[Image-text web data]

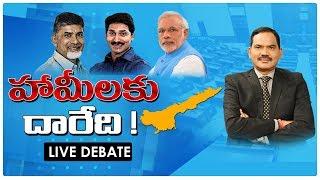 LIVE: హామీలకు దారేది..!   Top Story Live Debate With Sambasiva Rao   TV5 News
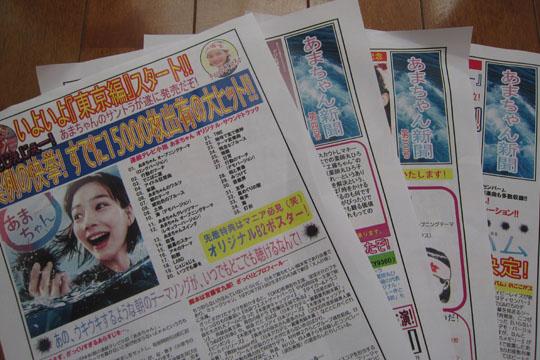 あまちゃん新聞.jpg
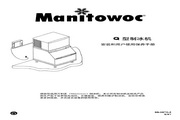 Manitowoc万利多 QR0460A型制冰机 说明书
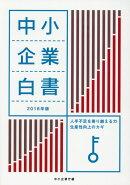 中小企業白書(2018年版)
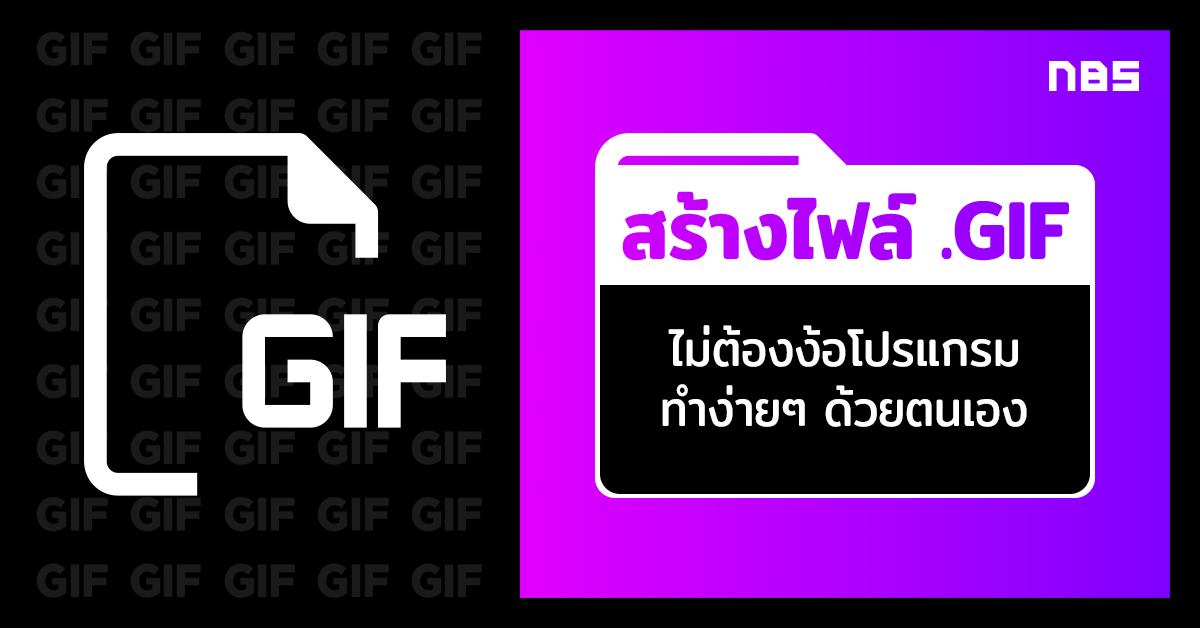 ทำ GIF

- **Work task**: If pictures are present, they are dropped, and the entries above are written out word for word.

- **Answer below**:
 LIVE: హామీలకు దారేది..!   Top Story Live Debate With Sambasiva Rao   TV5 News
 あまちゃん新聞.jpg
 Manitowoc万利多 QR0460A型制冰机 说明书
 中小企業白書(2018年版)
 ทำ GIF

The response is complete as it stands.